> **Data for analysis**:

________________________

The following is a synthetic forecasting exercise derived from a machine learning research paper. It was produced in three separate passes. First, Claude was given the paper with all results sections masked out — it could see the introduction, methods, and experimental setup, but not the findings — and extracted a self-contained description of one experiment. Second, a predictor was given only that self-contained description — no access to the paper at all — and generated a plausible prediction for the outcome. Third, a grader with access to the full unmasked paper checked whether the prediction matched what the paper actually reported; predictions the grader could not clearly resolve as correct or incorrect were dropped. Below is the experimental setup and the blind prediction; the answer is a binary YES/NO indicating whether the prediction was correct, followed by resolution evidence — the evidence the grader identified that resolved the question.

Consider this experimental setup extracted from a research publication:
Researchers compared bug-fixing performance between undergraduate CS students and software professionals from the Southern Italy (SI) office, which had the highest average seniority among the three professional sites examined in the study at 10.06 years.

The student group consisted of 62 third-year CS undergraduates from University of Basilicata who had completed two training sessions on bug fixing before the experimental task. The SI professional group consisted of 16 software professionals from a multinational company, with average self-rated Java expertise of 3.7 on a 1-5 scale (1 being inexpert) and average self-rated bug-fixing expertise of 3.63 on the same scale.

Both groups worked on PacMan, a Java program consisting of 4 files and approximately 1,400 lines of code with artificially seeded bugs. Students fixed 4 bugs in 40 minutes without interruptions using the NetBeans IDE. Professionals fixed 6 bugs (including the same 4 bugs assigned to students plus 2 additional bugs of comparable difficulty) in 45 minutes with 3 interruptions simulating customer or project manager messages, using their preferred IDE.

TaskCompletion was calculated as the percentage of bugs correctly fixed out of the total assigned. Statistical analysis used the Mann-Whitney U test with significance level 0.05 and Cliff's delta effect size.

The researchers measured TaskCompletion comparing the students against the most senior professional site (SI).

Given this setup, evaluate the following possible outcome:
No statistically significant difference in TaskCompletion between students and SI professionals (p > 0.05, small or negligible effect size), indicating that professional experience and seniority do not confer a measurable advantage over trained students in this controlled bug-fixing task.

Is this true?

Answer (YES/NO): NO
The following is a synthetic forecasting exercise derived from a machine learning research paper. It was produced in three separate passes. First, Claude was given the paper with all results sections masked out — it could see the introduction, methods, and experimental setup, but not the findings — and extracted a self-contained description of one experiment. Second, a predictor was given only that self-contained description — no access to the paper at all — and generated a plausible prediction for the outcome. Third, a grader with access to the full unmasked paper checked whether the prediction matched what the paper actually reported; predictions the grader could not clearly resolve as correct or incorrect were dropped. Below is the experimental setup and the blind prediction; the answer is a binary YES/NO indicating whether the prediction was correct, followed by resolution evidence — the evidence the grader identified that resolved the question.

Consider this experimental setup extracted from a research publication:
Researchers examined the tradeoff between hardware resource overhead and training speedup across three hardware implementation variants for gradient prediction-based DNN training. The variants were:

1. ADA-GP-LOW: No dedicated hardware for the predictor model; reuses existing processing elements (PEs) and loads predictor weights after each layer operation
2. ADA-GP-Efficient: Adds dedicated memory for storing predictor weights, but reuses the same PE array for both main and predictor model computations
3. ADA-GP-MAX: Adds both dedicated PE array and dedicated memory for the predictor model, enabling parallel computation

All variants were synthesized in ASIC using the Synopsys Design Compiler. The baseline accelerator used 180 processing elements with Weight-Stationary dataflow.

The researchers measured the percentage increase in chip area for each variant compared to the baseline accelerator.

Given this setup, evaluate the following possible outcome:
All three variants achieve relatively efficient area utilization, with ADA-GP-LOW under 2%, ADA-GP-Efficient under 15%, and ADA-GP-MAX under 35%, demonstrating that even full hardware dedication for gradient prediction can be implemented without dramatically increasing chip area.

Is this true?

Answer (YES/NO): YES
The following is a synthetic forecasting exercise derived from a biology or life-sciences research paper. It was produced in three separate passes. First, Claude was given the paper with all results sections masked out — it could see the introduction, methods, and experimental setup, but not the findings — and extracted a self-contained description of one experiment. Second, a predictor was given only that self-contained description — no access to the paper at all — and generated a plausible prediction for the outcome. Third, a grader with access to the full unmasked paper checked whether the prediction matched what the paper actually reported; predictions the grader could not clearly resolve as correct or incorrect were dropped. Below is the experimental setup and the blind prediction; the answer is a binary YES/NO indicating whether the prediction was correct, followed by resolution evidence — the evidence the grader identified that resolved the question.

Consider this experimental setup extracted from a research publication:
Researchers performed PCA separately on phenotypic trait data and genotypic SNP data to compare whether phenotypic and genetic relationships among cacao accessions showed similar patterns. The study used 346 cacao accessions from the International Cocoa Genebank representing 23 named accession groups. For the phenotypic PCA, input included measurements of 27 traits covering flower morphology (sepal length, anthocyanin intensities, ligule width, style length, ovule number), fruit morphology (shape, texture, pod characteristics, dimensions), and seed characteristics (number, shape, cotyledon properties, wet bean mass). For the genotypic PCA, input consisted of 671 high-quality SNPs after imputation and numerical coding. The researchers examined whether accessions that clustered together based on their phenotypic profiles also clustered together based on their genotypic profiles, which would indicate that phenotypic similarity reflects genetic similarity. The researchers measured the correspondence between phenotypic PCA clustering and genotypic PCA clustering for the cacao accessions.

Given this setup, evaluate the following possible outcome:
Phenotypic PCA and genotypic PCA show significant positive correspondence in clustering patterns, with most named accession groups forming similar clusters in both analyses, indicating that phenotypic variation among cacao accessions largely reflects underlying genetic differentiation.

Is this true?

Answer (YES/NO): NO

________________________

> **Aim of the exercise**: Return every line of the material word for word.

> **Solution for this problem**:
The following is a synthetic forecasting exercise derived from a machine learning research paper. It was produced in three separate passes. First, Claude was given the paper with all results sections masked out — it could see the introduction, methods, and experimental setup, but not the findings — and extracted a self-contained description of one experiment. Second, a predictor was given only that self-contained description — no access to the paper at all — and generated a plausible prediction for the outcome. Third, a grader with access to the full unmasked paper checked whether the prediction matched what the paper actually reported; predictions the grader could not clearly resolve as correct or incorrect were dropped. Below is the experimental setup and the blind prediction; the answer is a binary YES/NO indicating whether the prediction was correct, followed by resolution evidence — the evidence the grader identified that resolved the question.

Consider this experimental setup extracted from a research publication:
Researchers compared bug-fixing performance between undergraduate CS students and software professionals from the Southern Italy (SI) office, which had the highest average seniority among the three professional sites examined in the study at 10.06 years.

The student group consisted of 62 third-year CS undergraduates from University of Basilicata who had completed two training sessions on bug fixing before the experimental task. The SI professional group consisted of 16 software professionals from a multinational company, with average self-rated Java expertise of 3.7 on a 1-5 scale (1 being inexpert) and average self-rated bug-fixing expertise of 3.63 on the same scale.

Both groups worked on PacMan, a Java program consisting of 4 files and approximately 1,400 lines of code with artificially seeded bugs. Students fixed 4 bugs in 40 minutes without interruptions using the NetBeans IDE. Professionals fixed 6 bugs (including the same 4 bugs assigned to students plus 2 additional bugs of comparable difficulty) in 45 minutes with 3 interruptions simulating customer or project manager messages, using their preferred IDE.

TaskCompletion was calculated as the percentage of bugs correctly fixed out of the total assigned. Statistical analysis used the Mann-Whitney U test with significance level 0.05 and Cliff's delta effect size.

The researchers measured TaskCompletion comparing the students against the most senior professional site (SI).

Given this setup, evaluate the following possible outcome:
No statistically significant difference in TaskCompletion between students and SI professionals (p > 0.05, small or negligible effect size), indicating that professional experience and seniority do not confer a measurable advantage over trained students in this controlled bug-fixing task.

Is this true?

Answer (YES/NO): NO
The following is a synthetic forecasting exercise derived from a machine learning research paper. It was produced in three separate passes. First, Claude was given the paper with all results sections masked out — it could see the introduction, methods, and experimental setup, but not the findings — and extracted a self-contained description of one experiment. Second, a predictor was given only that self-contained description — no access to the paper at all — and generated a plausible prediction for the outcome. Third, a grader with access to the full unmasked paper checked whether the prediction matched what the paper actually reported; predictions the grader could not clearly resolve as correct or incorrect were dropped. Below is the experimental setup and the blind prediction; the answer is a binary YES/NO indicating whether the prediction was correct, followed by resolution evidence — the evidence the grader identified that resolved the question.

Consider this experimental setup extracted from a research publication:
Researchers examined the tradeoff between hardware resource overhead and training speedup across three hardware implementation variants for gradient prediction-based DNN training. The variants were:

1. ADA-GP-LOW: No dedicated hardware for the predictor model; reuses existing processing elements (PEs) and loads predictor weights after each layer operation
2. ADA-GP-Efficient: Adds dedicated memory for storing predictor weights, but reuses the same PE array for both main and predictor model computations
3. ADA-GP-MAX: Adds both dedicated PE array and dedicated memory for the predictor model, enabling parallel computation

All variants were synthesized in ASIC using the Synopsys Design Compiler. The baseline accelerator used 180 processing elements with Weight-Stationary dataflow.

The researchers measured the percentage increase in chip area for each variant compared to the baseline accelerator.

Given this setup, evaluate the following possible outcome:
All three variants achieve relatively efficient area utilization, with ADA-GP-LOW under 2%, ADA-GP-Efficient under 15%, and ADA-GP-MAX under 35%, demonstrating that even full hardware dedication for gradient prediction can be implemented without dramatically increasing chip area.

Is this true?

Answer (YES/NO): YES
The following is a synthetic forecasting exercise derived from a biology or life-sciences research paper. It was produced in three separate passes. First, Claude was given the paper with all results sections masked out — it could see the introduction, methods, and experimental setup, but not the findings — and extracted a self-contained description of one experiment. Second, a predictor was given only that self-contained description — no access to the paper at all — and generated a plausible prediction for the outcome. Third, a grader with access to the full unmasked paper checked whether the prediction matched what the paper actually reported; predictions the grader could not clearly resolve as correct or incorrect were dropped. Below is the experimental setup and the blind prediction; the answer is a binary YES/NO indicating whether the prediction was correct, followed by resolution evidence — the evidence the grader identified that resolved the question.

Consider this experimental setup extracted from a research publication:
Researchers performed PCA separately on phenotypic trait data and genotypic SNP data to compare whether phenotypic and genetic relationships among cacao accessions showed similar patterns. The study used 346 cacao accessions from the International Cocoa Genebank representing 23 named accession groups. For the phenotypic PCA, input included measurements of 27 traits covering flower morphology (sepal length, anthocyanin intensities, ligule width, style length, ovule number), fruit morphology (shape, texture, pod characteristics, dimensions), and seed characteristics (number, shape, cotyledon properties, wet bean mass). For the genotypic PCA, input consisted of 671 high-quality SNPs after imputation and numerical coding. The researchers examined whether accessions that clustered together based on their phenotypic profiles also clustered together based on their genotypic profiles, which would indicate that phenotypic similarity reflects genetic similarity. The researchers measured the correspondence between phenotypic PCA clustering and genotypic PCA clustering for the cacao accessions.

Given this setup, evaluate the following possible outcome:
Phenotypic PCA and genotypic PCA show significant positive correspondence in clustering patterns, with most named accession groups forming similar clusters in both analyses, indicating that phenotypic variation among cacao accessions largely reflects underlying genetic differentiation.

Is this true?

Answer (YES/NO): NO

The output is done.